アマリアは、アマリア自身にも、ダンの魔法がかけられていることに気付く。それは、行動を抑制しているにもかかわらず、魔法をかけられた者の心身に負担をまったくかけない守護の魔法だった。
アマリアを乗せたバームスは、ダンの魔法の力により、速度を保ったまま走り続けていた。
兄さん! お願い! 私も一緒に……!
声が出ない。緑の光がにじんで見える。
私も一緒に、戦わせて……!
アマリアの叫びを、涙を、優しい光が包んでいた。
「ダンッ! なにをやってるんだ!」
隊列の最後尾に、愛馬グローリーに乗るライネがいた。ライネは、自分がダンに追いついたこと、というより後退してきたダンの姿に驚き叫ぶ。ついにダンを乗せたバディは、ライネの後ろを走り始めていた。
「最後尾は、俺が――」
そうライネが、グローリーの速度を落としつつ叫んだ。
「ライネ」
蹄の音で、声を張り上げないと聞き取りにくかった。
「あ?」
ライネは、大声で聞き返す。
「ソフィアさんに、よろしく伝えてくれ」
大声でなくても、その言葉はライネの耳に届いた。
「なにを言って――」
ほんのひとときだけ、大地を力強く蹴る蹄の音が、消えたような気がした。
もしかしたら魔法。もしかしたら、大切な言葉だから。
しん、と切り取られた静寂の空間の中、ダンの声がはっきりと響く。
「幸せになってくれ、と」
さっ、とライネの顔色が変わる。ライネは、必死の形相で叫んだ。
「ダン! ばかなことを考えるのは……!」
ダンは、静かに微笑むと、翠からもらった「棒状の武器となるもの」から変化させた、樹木のようなごつごつとした魔法の杖を空高く掲げた。

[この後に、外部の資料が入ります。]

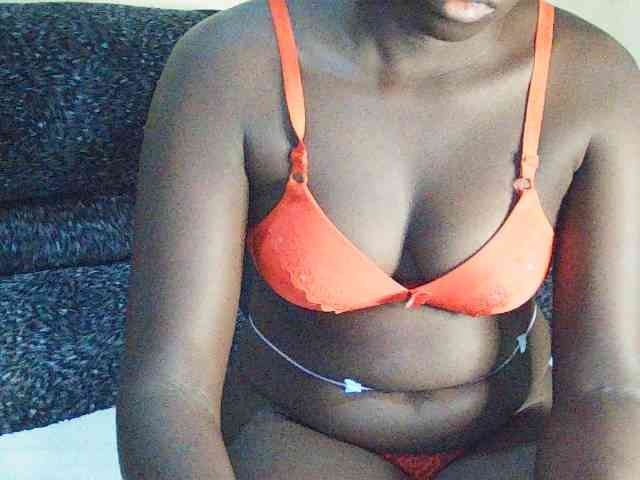 DivineAssGoddess webcam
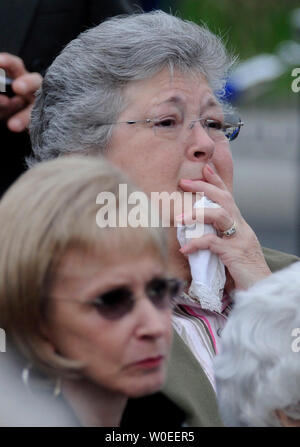 Une femme essuie les larmes de son visage que les noms des victimes qui ont péri dans l'attaque du 11 septembre sur le Pentagone sont lire, au cours de l'inauguration du Mémorial du Pentagone, au 7e anniversaire des attaques du 11 septembre sur le Pentagone et le World Trade Center à New York, au Pentagone à Arlington, en Virginie, le 11 septembre 2008. (UPI Photo/Kevin Dietsch) Banque D'Images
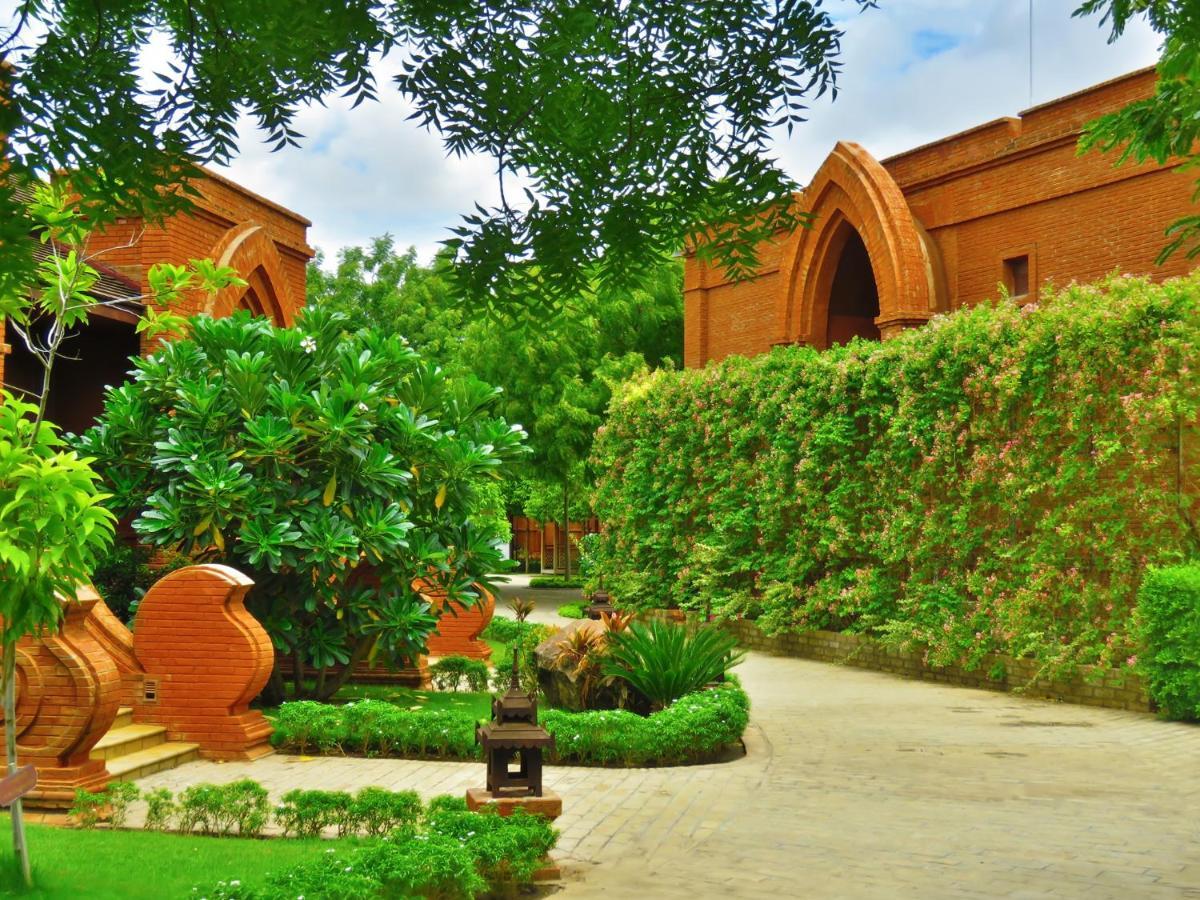 Heritage Bagan Hotel Buitenkant foto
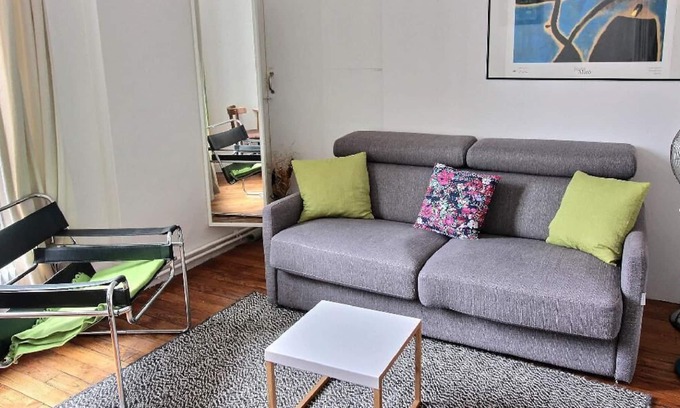 Quartier de l'Ecole-Militaire Apartment | Parisian Home|107368|1 chambre|Raspail - Sèvres- Babylone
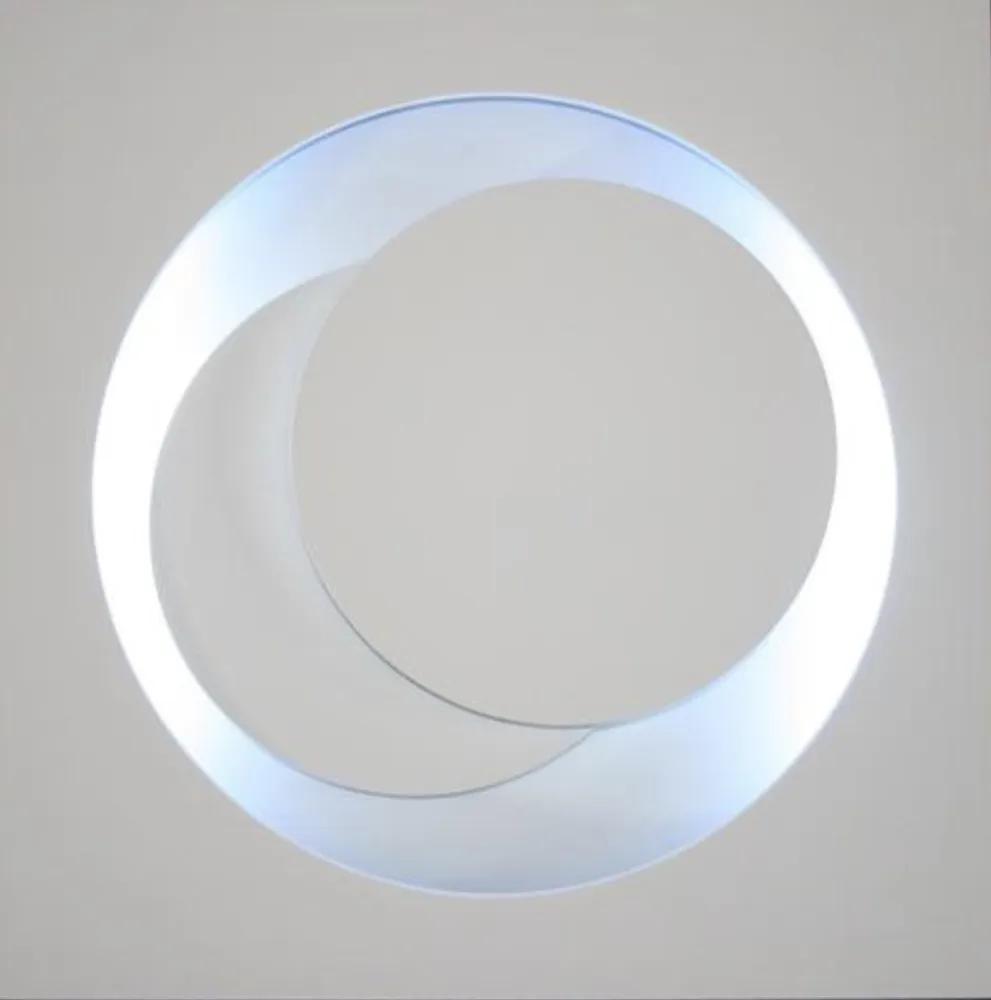 多数の Claisse - Cercles Blancs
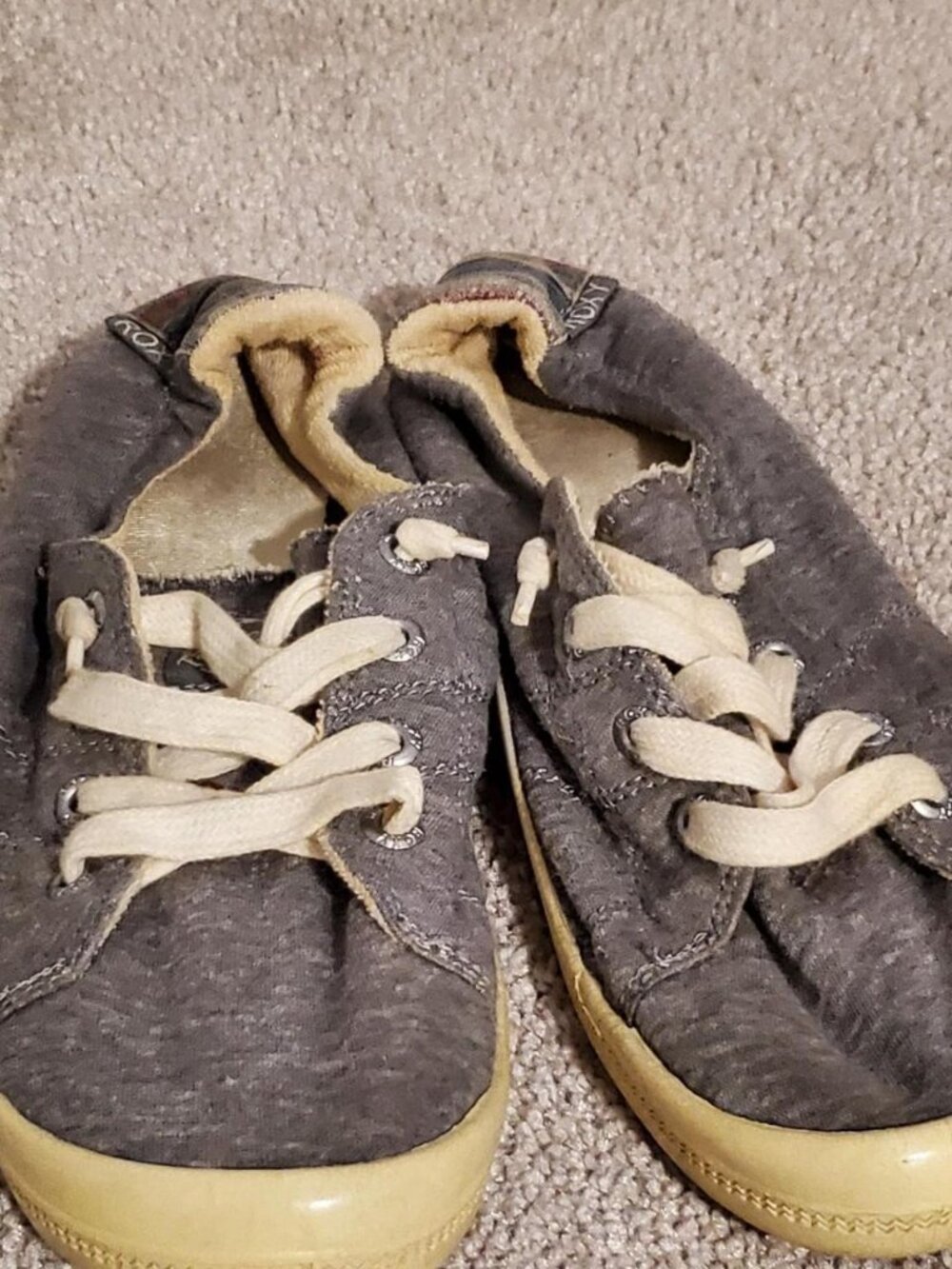 Roxy Rory Gray Canvas Slip On Sneakers Knotted Laces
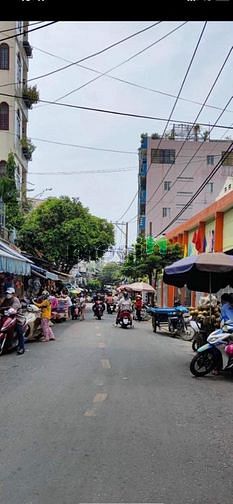 Hình ảnh Nhà tân bình giá rẻ . Giáp trung tâm quận 10 .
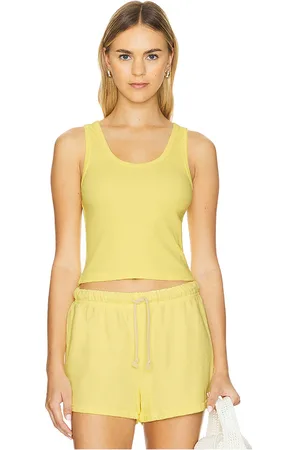 REVOLVE Perfectwhitetee Perfectwhitetee top sin mangas structured rib bra friendly en color amarillo talla M en - Yellow. Talla M (también en L, S, X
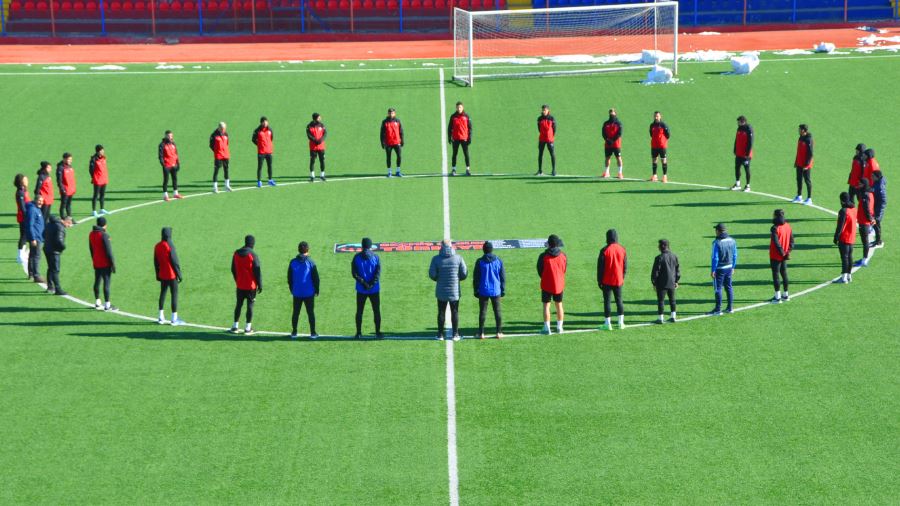 Mardin 1969 Spor’dan depremde hayatını kaybedenler için saygı duruşu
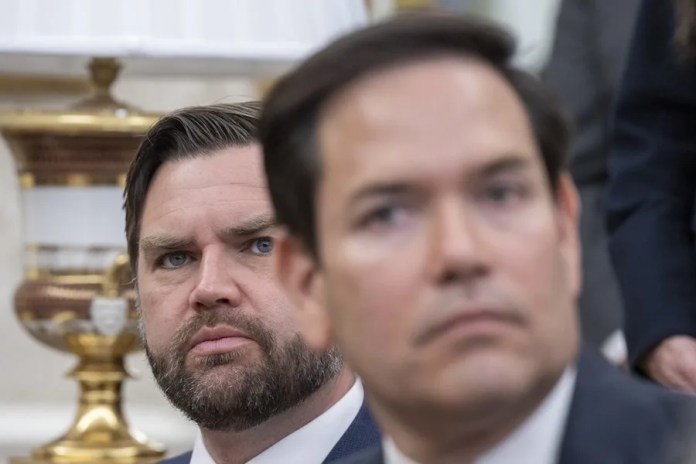 El vicepresidente de Estados Unidos, JD Vance, es el favorito para hacerse con la nominación presidencial republicana para 2028, según una encuesta realizada. Foto La Hora: EFE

「偉大なる魔導師、オリヴィア殿の魔法の壁よ、我と愛馬バディを外の世界へと導きたまえ……!」
ザアッ……!
風が、左右に分かれた。ライネの目には、透明な扉が開くように見えていた。
「ダンーッ!」
ライネの叫び声が響き渡る。
ダンと愛馬バディは、オリヴィアの防御の魔法の外へ出ていた。
進路を合わせて変えた四天王パール。彼の目にはきっと、防御の魔法は奇妙なもの、とても魅力的なものとして映っていることだろう。
しかし、その手前に佇む魔法使い。そこにまず関心を向けるはずだ、そうダンはにらんでいた。
自分の魔法の力というより、翠による強力な魔法の杖。それを見逃すはずがない、そうダンは踏んでいた。
「……時間稼ぎくらいにはなるだろう」
ダンは、重い鉛色の空を瞳に映す。
「バディ。巻き込んで、すまんな」
ダンは低い声で一人呟くと、バディの首元を撫でた。